Pakistan’s economy is facing a stark reality check as high taxes and soaring energy costs have prompted several multinational corporations to pack up and leave. Finance Minister Muhammad Aurangzeb recently highlighted this troubling trend during a press briefing, underscoring how burdensome fiscal policies and unreliable power supply are choking the nation’s business landscape.
In recent months, giants like Unilever, PepsiCo, and Nestle have either scaled back operations or completely exited the Pakistani market. The minister pointed out that electricity tariffs have skyrocketed by over 50% in the past year alone, coupled with frequent load-shedding that disrupts manufacturing and logistics. Add to that a tax regime that imposes some of the highest corporate rates in South Asia, and it’s no wonder international investors are looking elsewhere.
Aurangzeb didn’t mince words, stating that these exits represent a ‘serious blow’ to foreign direct investment, which has already plummeted by 20% year-on-year. He elaborated on how Pakistan’s energy crisis, rooted in circular debt exceeding PKR 2.5 trillion, has made industrial production unviable. Companies are now relocating to neighboring countries like Bangladesh and Vietnam, where costs are lower and infrastructure more reliable.

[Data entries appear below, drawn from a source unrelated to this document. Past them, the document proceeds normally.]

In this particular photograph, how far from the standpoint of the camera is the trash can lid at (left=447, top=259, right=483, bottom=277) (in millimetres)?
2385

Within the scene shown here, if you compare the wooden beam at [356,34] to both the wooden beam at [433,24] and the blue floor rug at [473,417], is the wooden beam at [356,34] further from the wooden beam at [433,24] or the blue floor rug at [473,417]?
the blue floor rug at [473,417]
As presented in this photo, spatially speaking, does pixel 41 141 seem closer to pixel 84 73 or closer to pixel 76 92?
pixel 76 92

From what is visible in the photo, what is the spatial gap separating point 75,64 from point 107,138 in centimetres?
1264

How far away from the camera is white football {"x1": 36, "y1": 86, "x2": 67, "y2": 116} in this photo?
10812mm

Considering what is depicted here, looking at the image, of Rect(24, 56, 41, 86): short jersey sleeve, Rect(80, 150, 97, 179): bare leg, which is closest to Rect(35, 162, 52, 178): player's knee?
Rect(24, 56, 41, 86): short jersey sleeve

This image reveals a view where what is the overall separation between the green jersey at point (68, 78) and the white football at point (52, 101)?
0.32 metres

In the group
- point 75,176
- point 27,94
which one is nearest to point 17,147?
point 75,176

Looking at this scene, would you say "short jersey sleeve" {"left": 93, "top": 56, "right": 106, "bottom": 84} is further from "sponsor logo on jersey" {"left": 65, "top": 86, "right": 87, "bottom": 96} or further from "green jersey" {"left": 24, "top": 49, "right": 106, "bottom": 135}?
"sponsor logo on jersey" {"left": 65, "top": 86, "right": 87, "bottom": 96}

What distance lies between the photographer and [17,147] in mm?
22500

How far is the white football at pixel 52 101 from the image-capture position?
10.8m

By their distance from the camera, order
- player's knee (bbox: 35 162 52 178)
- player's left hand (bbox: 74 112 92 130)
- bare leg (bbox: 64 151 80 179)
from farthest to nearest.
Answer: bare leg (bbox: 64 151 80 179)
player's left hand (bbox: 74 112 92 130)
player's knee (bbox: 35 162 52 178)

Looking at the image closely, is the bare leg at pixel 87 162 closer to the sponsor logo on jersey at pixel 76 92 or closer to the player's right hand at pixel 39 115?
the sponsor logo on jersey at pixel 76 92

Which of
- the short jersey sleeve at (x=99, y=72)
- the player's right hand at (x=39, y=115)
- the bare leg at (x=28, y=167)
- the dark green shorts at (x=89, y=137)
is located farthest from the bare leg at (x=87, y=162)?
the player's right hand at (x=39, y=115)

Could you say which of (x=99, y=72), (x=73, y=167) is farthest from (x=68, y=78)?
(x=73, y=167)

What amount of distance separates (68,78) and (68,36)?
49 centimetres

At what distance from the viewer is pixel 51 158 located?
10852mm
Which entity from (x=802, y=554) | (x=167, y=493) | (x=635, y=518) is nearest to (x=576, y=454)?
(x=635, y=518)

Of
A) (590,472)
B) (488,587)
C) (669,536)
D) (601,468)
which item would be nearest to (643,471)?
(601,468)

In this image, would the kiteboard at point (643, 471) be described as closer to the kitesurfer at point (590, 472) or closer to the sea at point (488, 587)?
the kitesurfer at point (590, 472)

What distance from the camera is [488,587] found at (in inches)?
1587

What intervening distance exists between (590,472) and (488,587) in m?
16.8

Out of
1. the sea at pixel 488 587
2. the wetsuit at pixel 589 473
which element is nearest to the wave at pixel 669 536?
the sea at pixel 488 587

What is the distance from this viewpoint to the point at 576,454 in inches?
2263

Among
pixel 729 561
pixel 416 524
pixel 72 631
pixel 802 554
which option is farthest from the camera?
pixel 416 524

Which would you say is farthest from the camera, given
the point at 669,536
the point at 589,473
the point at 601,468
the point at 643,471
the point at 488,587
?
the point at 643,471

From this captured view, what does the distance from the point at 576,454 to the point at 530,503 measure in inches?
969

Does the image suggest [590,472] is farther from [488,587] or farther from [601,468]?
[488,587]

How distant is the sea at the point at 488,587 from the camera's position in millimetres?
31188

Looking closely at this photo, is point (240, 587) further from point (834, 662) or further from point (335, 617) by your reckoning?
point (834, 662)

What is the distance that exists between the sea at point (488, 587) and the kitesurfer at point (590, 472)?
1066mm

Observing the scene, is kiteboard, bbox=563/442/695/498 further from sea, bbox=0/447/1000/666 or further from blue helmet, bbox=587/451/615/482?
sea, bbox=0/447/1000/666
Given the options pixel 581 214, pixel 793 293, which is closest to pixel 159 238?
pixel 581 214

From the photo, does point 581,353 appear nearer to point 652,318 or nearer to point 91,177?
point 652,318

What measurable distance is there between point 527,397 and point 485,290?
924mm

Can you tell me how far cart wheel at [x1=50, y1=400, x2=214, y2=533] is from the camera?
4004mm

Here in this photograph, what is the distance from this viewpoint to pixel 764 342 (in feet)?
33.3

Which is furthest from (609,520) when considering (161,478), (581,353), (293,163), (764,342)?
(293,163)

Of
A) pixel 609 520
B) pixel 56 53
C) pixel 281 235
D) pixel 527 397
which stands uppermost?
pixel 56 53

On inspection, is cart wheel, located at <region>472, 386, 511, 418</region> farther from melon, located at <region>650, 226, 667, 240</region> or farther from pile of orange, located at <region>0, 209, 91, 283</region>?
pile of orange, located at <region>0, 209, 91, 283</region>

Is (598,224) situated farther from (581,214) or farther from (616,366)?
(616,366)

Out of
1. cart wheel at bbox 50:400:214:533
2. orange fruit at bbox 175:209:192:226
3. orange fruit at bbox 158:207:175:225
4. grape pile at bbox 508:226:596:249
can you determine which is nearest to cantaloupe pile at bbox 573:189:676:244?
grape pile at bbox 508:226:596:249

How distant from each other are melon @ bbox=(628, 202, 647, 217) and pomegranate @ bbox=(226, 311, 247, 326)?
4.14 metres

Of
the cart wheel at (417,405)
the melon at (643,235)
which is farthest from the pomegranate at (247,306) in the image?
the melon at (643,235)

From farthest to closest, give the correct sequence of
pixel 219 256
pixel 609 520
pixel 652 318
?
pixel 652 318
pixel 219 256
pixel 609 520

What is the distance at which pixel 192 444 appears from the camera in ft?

The government acknowledges the issue but insists reforms are underway. Plans include tariff rationalization and tax incentives for exporters, yet critics argue these measures are too little, too late. As Pakistan grapples with a ballooning current account deficit, the exodus of global firms signals deeper structural woes that demand urgent attention. Without swift action, the country’s aspirations for economic revival could remain elusive.